#### Исходный текст
Версия о неестественной смерти Горького пошла от одного конкретного эпизода — от его встречи со Сталиным.
Сталин приехал к Горькому, когда тот уже умирал, был фактически в агонии. Но у таких людей, как Горький, понимаете, духовная жизнь очень сильно влияет на физическую. Он при виде Сталина резко оживился. Он уже синел, у него уже был цианоз. Но при виде вождя (они приехали втроем — по-моему, Сталин, Молотов и кто-то еще) он порозовел. Заговорил, как ни странно, о двух темах — о женщинах-писательницах, о том, что нужно поощрять женскую литературу, и об упадке французской литературы и в целом литературы буржуазной, европейской. 15 минут пробыли Сталин и компания у Горького. Он резко оживился, но, видимо, за счет этого оживления быстро наступил упадок сил.
Эта версия о неестественной смерти Горького исходит из двух источников. Одна — когда Сталину понадобилось истребить некоторое количество профессуры, в том числе профессора Плетнева, то был выдуман вот этот вымышленный эпизод с отравлением Горького и его злодейским убийством.
А потом эта же версия обернулась против Сталина — потому что он якобы оставил Горькому конфеты, отравленную бонбоньерку. Эти конфеты ему давала сиделка, по свидетельству Марии Будберг. Ну, свидетельству Марии Будберг, я полагаю, верить ни в чем нельзя. Притом, что женщина она была выдающейся и по-своему очаровательной.
Но никакого отравления Горького не было, по моим ощущениям, просто потому, что у Горького в этот момент уже буквально 4⁄5 площади легких, 4⁄5 их поверхности не работали. Есть совершенно объективное исследование: у него был такой плеврит, так глубоко зашедший, да потом еще и грипп. Отдыхая, он раскладывал там костер, стоял близко к нему. Его продуло, он простудился, и грипп на это наложился. Да он еще, вернувшись с юга, поехал на могилу Макса, своего сына, и долго там стоял.
В общем, он как-то стремился доконать свое здоровье. Он был тяжелой депрессии. У него в дневниках (не в дневниках в набросках) есть такая полоска бумаги — хранится в музее, в особняке Рябушинского: «Конец романа, конец героя, конец автора»,— пишет он о «Жизни Клима Самгина».
У него не вытанцовывался финал романа. Понятно, почему — потому что сноб красиво умирает, но не очень красиво живет. И задумав такой антиходасевичевский роман (потому что в Самгине явное сходство с Ходасевичем), он никак не мог понять, что Ходасевич вот так примитивно не убивается. Нельзя убить такого героя, такого сноба, просто кинув его под ноги рабочей демонстрации. Это неубедительный финал.
Он был в депрессии. Было ощущение, что он не на своем месте в стране. Что он под контролем, что он в золотой клетке. Поэтому свою смерть он, возможно, как-то и ускорял. Хотя до самоубийства это, конечно, не доходило. Он не доверял людям, которые были вокруг него. Он очень тяжело переживал смерть сына, хотя в разговоре со Сперанским и сказал: «Это уже не тема». Но это такая обычная его сдержанность.

#### Задание
Замените «конфеты» на «сладости» в отрывке текста о смерти Горького, начиная со слов «А потом эта» и дальше до слов «долго там стоял.» включительно, и приведите этот отрывок полностью. Этот материал самостоятельный и к тексту о смерти Горького не относится.

#### Данные
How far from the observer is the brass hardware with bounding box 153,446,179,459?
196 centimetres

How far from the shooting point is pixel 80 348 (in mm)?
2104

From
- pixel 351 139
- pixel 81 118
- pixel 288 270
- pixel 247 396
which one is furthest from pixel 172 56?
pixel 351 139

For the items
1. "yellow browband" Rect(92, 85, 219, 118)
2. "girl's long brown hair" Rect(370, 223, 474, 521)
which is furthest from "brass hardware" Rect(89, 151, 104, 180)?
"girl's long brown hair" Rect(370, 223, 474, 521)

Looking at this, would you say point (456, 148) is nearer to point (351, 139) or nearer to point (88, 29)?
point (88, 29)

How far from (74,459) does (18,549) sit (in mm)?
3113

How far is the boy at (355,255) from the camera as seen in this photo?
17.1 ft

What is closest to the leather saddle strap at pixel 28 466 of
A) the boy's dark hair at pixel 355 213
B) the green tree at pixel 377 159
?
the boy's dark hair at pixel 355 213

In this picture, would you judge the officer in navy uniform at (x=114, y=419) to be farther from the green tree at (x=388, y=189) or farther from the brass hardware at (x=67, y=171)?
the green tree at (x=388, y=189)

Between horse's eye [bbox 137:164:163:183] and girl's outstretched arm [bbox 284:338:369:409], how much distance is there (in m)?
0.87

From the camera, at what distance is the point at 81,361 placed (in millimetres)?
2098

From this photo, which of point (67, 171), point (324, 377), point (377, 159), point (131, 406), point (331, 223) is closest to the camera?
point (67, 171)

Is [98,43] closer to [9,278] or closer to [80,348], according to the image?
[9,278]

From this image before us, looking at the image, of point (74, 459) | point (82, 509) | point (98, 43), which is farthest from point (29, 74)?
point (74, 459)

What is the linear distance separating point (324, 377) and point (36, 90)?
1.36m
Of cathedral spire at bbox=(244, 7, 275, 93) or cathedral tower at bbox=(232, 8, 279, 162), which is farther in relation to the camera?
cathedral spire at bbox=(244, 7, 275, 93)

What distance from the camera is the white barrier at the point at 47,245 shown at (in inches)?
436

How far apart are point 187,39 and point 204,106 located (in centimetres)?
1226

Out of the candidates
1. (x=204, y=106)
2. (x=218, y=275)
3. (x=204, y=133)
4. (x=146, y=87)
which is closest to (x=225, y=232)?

#### Решение
А потом эта же версия обернулась против Сталина — потому что он якобы оставил Горькому сладости, отравленную бонбоньерку. Эти сладости ему давала сиделка, по свидетельству Марии Будберг. Ну, свидетельству Марии Будберг, я полагаю, верить ни в чем нельзя. Притом, что женщина она была выдающейся и по-своему очаровательной.
Но никакого отравления Горького не было, по моим ощущениям, просто потому, что у Горького в этот момент уже буквально 4⁄5 площади легких, 4⁄5 их поверхности не работали. Есть совершенно объективное исследование: у него был такой плеврит, так глубоко зашедший, да потом еще и грипп. Отдыхая, он раскладывал там костер, стоял близко к нему. Его продуло, он простудился, и грипп на это наложился. Да он еще, вернувшись с юга, поехал на могилу Макса, своего сына, и долго там стоял.